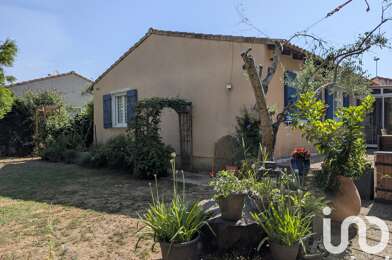 Maison 5 pièces 456600 €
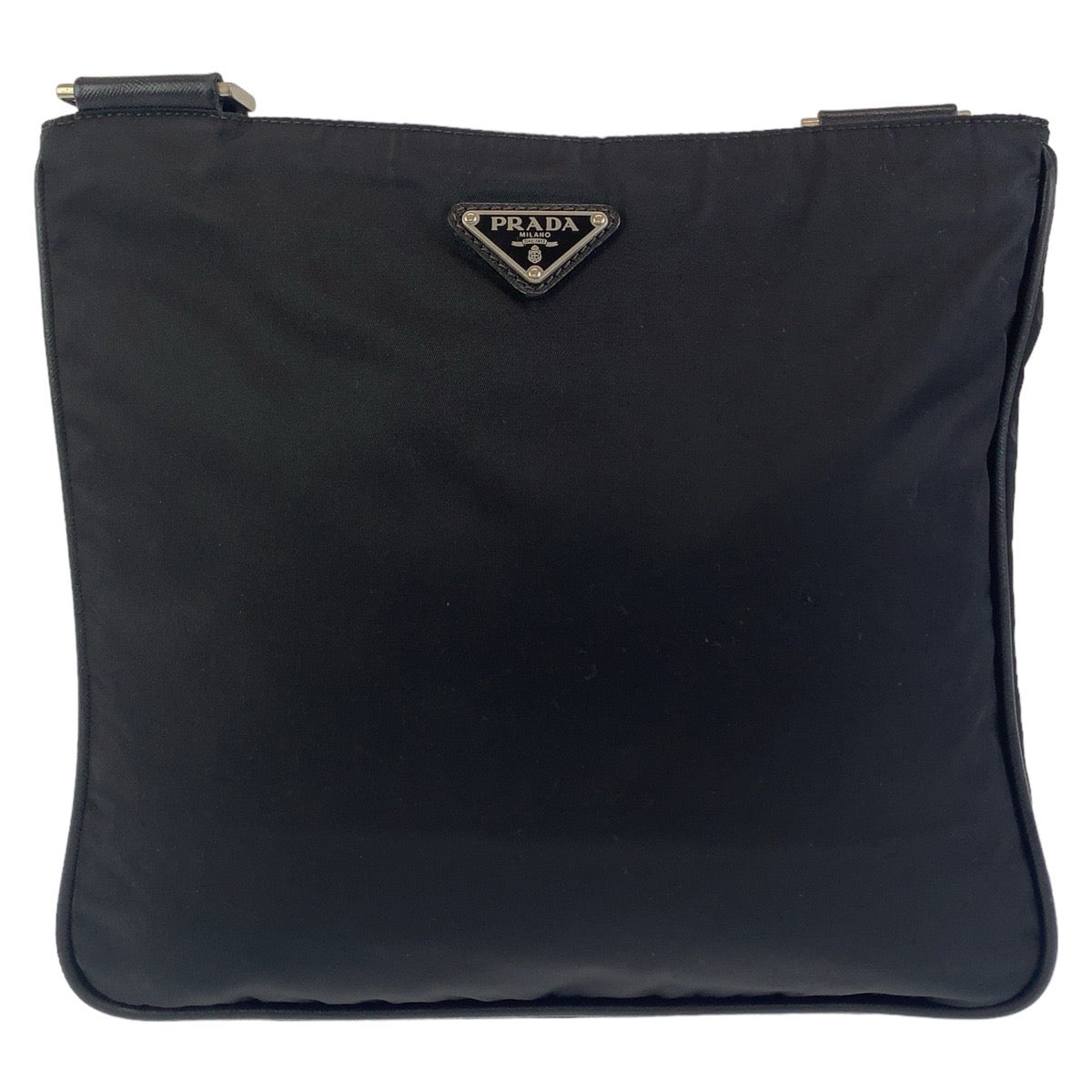 Prada Nylon Shoulder Bag - Rovelle Bags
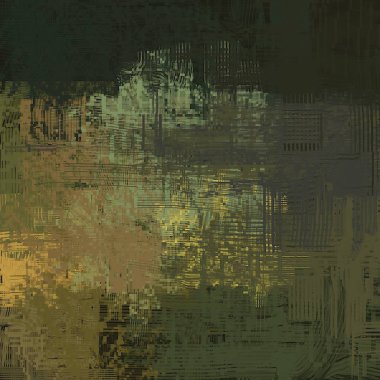 metin için alanı olan grunge arkaplanı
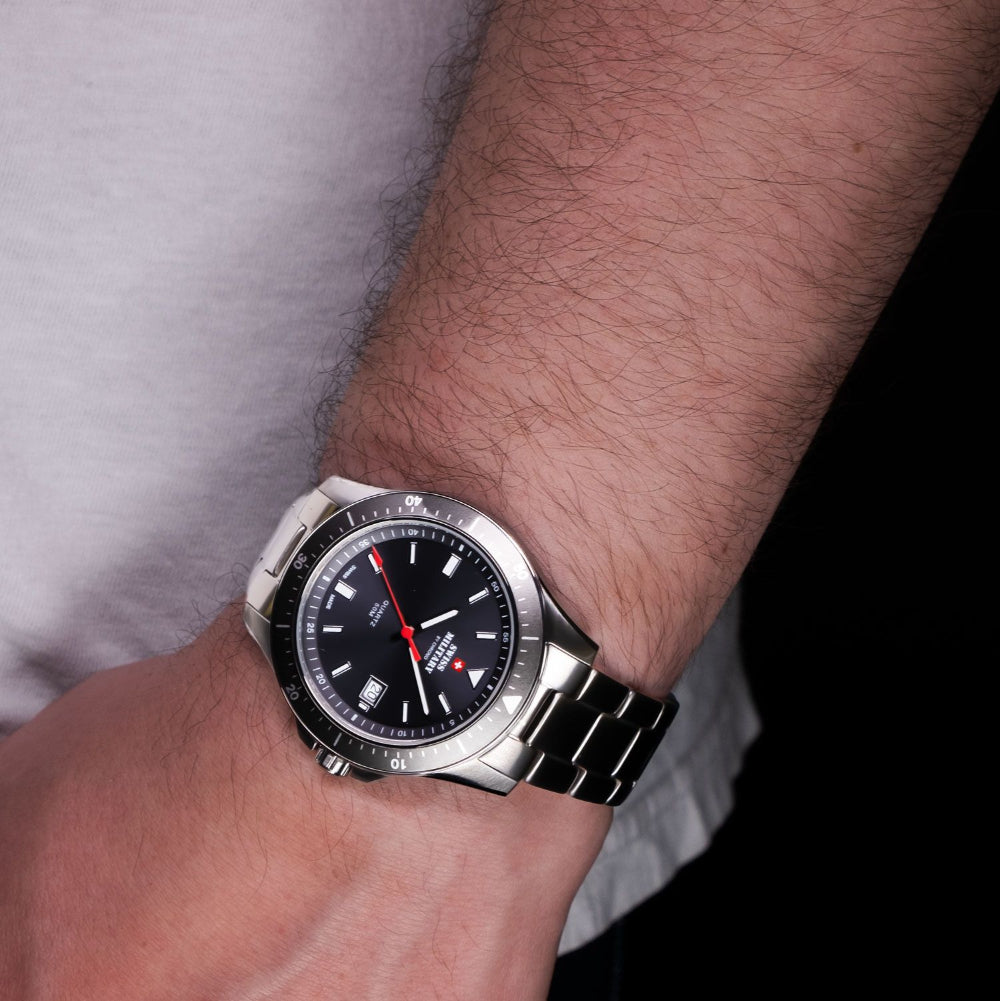 SWISS MILITARY SM34082.03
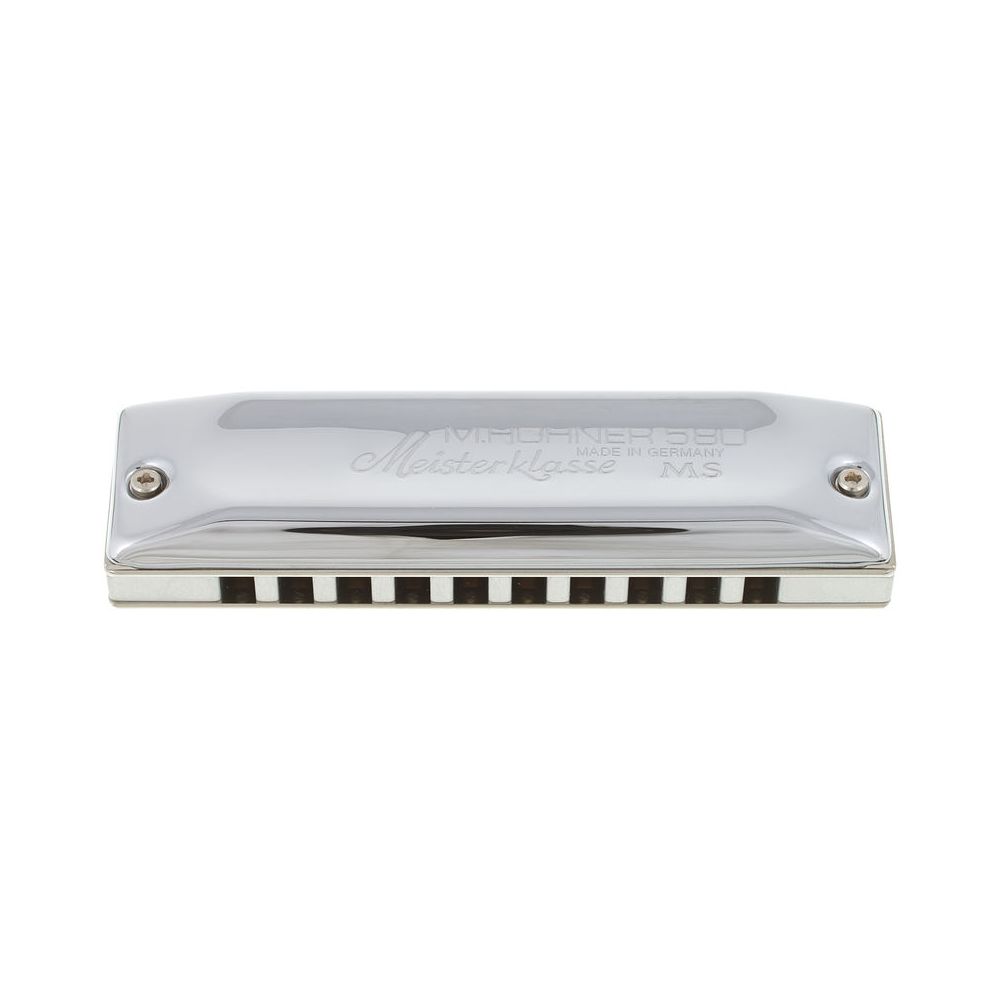 Hohner Meisterklasse MS AB – Thomann Ireland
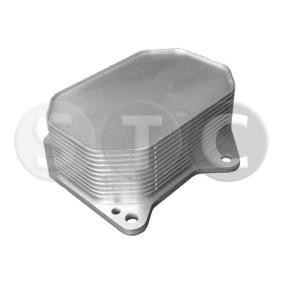 Ölkühler für FORD von STC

· · · · · · ·

▶ TASK TO COMPLETE:
Pull out the text of every item above word for word, one line per item, and leave the pictures out.

▶ WRITTEN REPLY:
 Maison 5 pièces 456600 €
 Prada Nylon Shoulder Bag - Rovelle Bags
 metin için alanı olan grunge arkaplanı
 SWISS MILITARY SM34082.03
 Hohner Meisterklasse MS AB – Thomann Ireland
 Ölkühler für FORD von STC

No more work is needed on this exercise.